Eğer ‘İmralı Zabıtları’nda Öcalan’ın bazı gereksiz ayrıntılarla yüklü uzun konuşmasının orasını burasını “Şeytan ayrıntıda gizlidir” diyerek didiklemeye başlarsanız odak kayar.
Bundan sakınmak lazım.
Bugün için resmin bütünü önemli.
Böylesine tarihi bir barış fırsatını rayından çıkarmak isteyenler elbette olacak. Onlar zaten sahneye çıkmış durumdalar.
Ama hiç unutmayın, onların sesi barıştan daha gür çıkamaz, çıkamayacak. Barışın sesi, göreceksiniz, çatlak seslerin hepsini bastıracak.
Şimdi bütün mesele, başta Erdoğan olmak üzere lider konumunda olanların ayaklarını yere sağlam basmalarıdır, yeni bir ‘Habur fiyaskosu’na yol açmamalarıdır.
Yoksa olmadık hesaplarla, siyasal oportünizmle, devrini çoktan tamamlamış milliyetçilikle, pusulasını şaşırmış köhne muhalefet anlayışıyla barışa karşı çıkanlar, hiç kuşkunuz olmasın, tarih dersinden sınıfta kalacaklar.
Tarih onları sollayıp geçecektir. Seçim sandığına gömecektir.
Şimdi nedir önemli olan?
Önce silahların susmasıdır. Sonra silahların gömülmesidir.
Barış süreci ise bu iki nokta arasındaki yolculuktur.
Kolay mı?
Elbette değil.
Ama silahın devrini tamamlamış olması, kullanım süresinin bitmiş olması gerçeği, yani barışın olgunlaşması bu sürecin işleyişini kolaylaştırıyor.
Daha fazla kan ve gözyaşına hayır diyenler ve bu bakımdan resmin bütününü görebilenler,Türkiye’yi kaç yıldır maddi ve manevi açıdan kanatmış olan, demokrasi ve hukuk devletini ikinci sınıflığa, üçüncü sınıflığa mahkum etmiş olan bir sorunu artık tarihin arşivine kaldırmak için kararlı gözüküyorlar.
Ankara öyle.
İmralı da öyle.
Erdoğan da, Öcalan da kararlı. Barış için açık bir irade var orta yerde...
Kandil’e gelince...
Kandil’de iki kez Murat Karayılan’la görüşmüştüm. İlki 2009 yılı Mayıs ayında, ikincisi 2011 yılıHaziran ayında, genel seçimlerden hemen sonra.

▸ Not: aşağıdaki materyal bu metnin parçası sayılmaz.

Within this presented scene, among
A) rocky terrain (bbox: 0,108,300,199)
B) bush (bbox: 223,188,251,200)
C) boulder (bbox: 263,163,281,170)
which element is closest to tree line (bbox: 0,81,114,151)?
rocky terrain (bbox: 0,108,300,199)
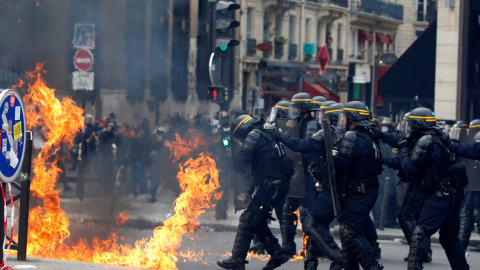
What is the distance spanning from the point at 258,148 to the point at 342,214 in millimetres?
1109

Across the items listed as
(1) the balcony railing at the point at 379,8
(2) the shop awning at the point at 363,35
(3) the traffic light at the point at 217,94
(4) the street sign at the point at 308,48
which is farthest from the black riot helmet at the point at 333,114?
(2) the shop awning at the point at 363,35

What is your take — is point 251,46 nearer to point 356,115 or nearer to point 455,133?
point 455,133

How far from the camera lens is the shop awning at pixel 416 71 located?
17.2 metres

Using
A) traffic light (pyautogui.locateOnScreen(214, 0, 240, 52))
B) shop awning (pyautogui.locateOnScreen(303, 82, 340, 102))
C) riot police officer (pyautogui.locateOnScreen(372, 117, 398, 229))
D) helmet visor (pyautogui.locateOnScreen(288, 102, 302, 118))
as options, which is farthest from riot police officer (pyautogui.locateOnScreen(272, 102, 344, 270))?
shop awning (pyautogui.locateOnScreen(303, 82, 340, 102))

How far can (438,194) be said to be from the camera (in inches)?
271

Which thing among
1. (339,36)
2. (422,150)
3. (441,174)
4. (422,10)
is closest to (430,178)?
(441,174)

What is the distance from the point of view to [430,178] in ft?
22.6

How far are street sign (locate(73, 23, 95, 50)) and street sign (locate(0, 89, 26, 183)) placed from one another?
4.11 m

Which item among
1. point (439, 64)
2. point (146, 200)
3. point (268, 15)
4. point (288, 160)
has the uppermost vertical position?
point (268, 15)

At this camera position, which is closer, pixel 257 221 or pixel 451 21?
pixel 257 221

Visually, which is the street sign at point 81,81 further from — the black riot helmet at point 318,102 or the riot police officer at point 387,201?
the riot police officer at point 387,201

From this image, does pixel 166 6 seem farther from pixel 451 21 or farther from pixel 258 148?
pixel 451 21

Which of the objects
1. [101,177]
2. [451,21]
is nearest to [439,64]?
[451,21]

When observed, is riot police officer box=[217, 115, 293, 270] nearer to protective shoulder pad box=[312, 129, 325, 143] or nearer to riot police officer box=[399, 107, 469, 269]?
protective shoulder pad box=[312, 129, 325, 143]
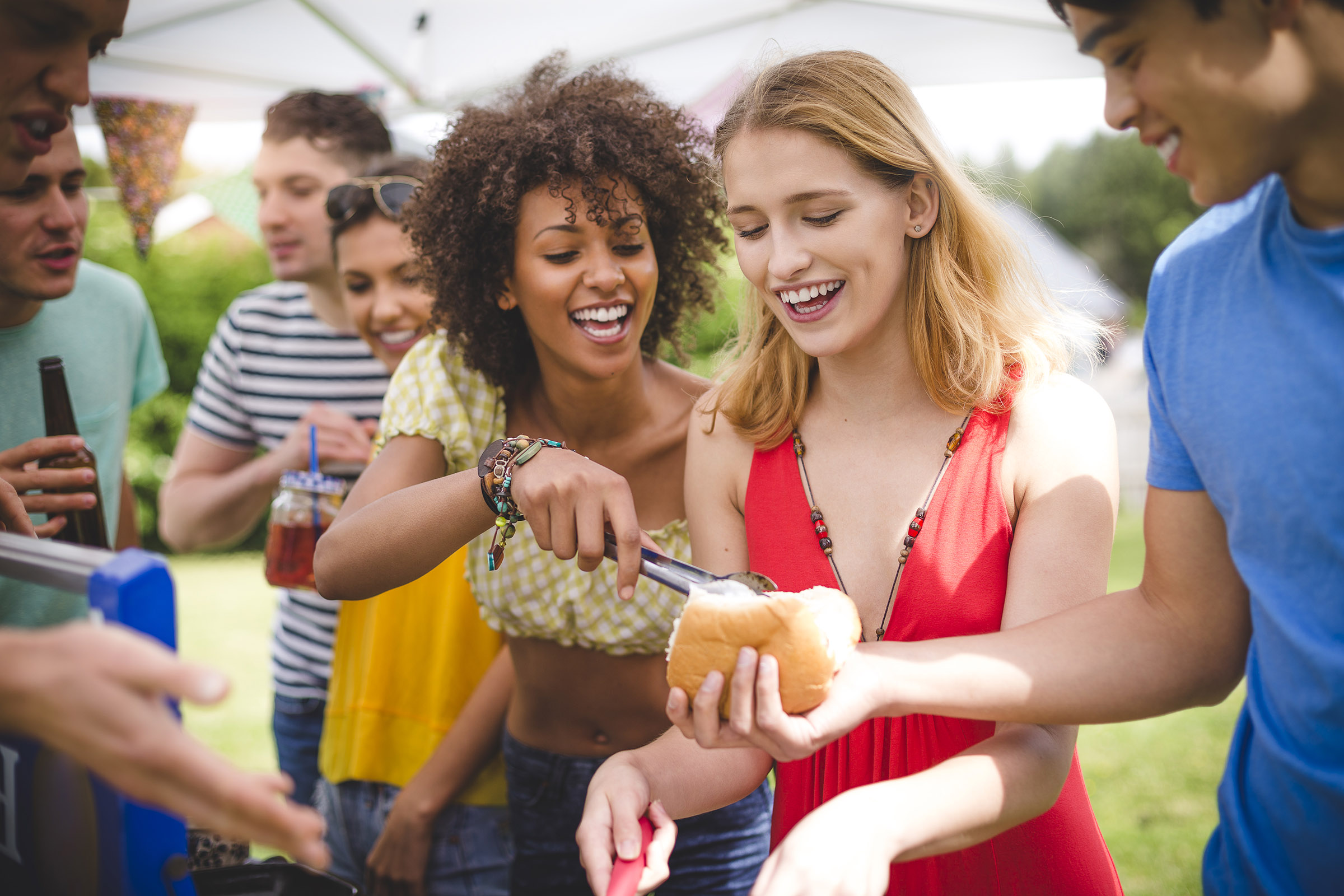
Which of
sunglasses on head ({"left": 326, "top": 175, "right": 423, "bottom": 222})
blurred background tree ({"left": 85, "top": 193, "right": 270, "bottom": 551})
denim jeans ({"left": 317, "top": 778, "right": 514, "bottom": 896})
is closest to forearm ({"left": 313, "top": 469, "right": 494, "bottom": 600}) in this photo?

2009’da Karayılan bana şöyle demişti:
“İlk adımda silahlar susacak... Sonra diyalog başlayacak... Diyalog yeri İmralı’dır. Kabul edilmiyorsa, diyalog yeri biziz... Bizi de kabul etmiyorsa, siyasal olarak seçilmiş iradedir... (BuradaDTP’nin adını zikretmiyor ama belirtince onaylıyor) Bu da olmazsa, bir yerde ortak bir komisyon kurulur, akil adamlar bir araya gelir. Böyle bir mekanizma harekete geçer, çalışmaya başlar ve diyalog için devlet tarafından muhatap alınır.”(*)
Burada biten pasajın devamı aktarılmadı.